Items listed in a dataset
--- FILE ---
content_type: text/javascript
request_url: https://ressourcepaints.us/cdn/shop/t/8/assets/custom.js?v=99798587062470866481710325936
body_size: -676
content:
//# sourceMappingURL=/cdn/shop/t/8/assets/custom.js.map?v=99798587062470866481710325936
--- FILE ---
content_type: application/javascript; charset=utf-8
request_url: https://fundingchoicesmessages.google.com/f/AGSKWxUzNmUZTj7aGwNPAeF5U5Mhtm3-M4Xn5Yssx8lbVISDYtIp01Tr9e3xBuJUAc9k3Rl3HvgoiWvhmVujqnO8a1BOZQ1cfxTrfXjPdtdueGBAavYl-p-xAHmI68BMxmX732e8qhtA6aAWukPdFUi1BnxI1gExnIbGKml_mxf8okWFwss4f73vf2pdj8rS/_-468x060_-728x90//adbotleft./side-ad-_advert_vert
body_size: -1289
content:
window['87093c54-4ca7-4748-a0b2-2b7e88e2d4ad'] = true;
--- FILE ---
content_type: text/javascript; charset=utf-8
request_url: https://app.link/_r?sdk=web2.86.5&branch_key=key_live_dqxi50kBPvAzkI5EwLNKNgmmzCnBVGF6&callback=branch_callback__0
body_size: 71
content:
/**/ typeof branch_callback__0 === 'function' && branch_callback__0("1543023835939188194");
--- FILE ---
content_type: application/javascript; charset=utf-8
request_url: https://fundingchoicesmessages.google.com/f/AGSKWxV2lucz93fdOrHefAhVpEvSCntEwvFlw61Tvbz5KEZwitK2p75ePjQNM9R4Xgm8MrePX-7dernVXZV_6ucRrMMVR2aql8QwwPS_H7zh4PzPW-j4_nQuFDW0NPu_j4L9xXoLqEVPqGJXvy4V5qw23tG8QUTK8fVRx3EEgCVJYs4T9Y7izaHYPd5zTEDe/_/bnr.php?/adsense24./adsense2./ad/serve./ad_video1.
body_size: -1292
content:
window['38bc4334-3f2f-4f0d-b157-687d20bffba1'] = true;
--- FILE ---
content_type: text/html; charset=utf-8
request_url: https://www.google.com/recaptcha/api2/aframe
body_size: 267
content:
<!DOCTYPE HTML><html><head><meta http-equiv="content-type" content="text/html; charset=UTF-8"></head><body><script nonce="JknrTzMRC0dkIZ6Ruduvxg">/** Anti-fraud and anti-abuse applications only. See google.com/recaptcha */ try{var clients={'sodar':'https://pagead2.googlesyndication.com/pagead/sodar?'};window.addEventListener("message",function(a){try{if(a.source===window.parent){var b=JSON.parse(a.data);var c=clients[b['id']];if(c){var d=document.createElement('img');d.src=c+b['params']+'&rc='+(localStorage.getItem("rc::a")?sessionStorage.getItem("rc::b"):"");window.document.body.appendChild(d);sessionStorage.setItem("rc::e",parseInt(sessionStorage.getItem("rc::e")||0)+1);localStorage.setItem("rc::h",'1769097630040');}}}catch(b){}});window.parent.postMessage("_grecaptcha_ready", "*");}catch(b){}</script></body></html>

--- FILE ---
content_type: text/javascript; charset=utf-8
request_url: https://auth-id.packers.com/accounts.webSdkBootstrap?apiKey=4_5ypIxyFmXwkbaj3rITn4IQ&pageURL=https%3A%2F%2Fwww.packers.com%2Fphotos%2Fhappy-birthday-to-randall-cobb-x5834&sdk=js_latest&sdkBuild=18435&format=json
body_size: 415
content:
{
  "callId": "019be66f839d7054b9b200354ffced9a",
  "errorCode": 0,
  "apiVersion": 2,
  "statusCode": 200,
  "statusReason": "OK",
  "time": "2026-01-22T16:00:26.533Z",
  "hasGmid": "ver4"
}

◆ WHAT THE EXERCISE ASKS
Every line holding the string "custom" should be copied here, so please find those lines in the data.

◆ THE COMPLETED TASK
request_url: https://ressourcepaints.us/cdn/shop/t/8/assets/custom.js?v=99798587062470866481710325936
//# sourceMappingURL=/cdn/shop/t/8/assets/custom.js.map?v=99798587062470866481710325936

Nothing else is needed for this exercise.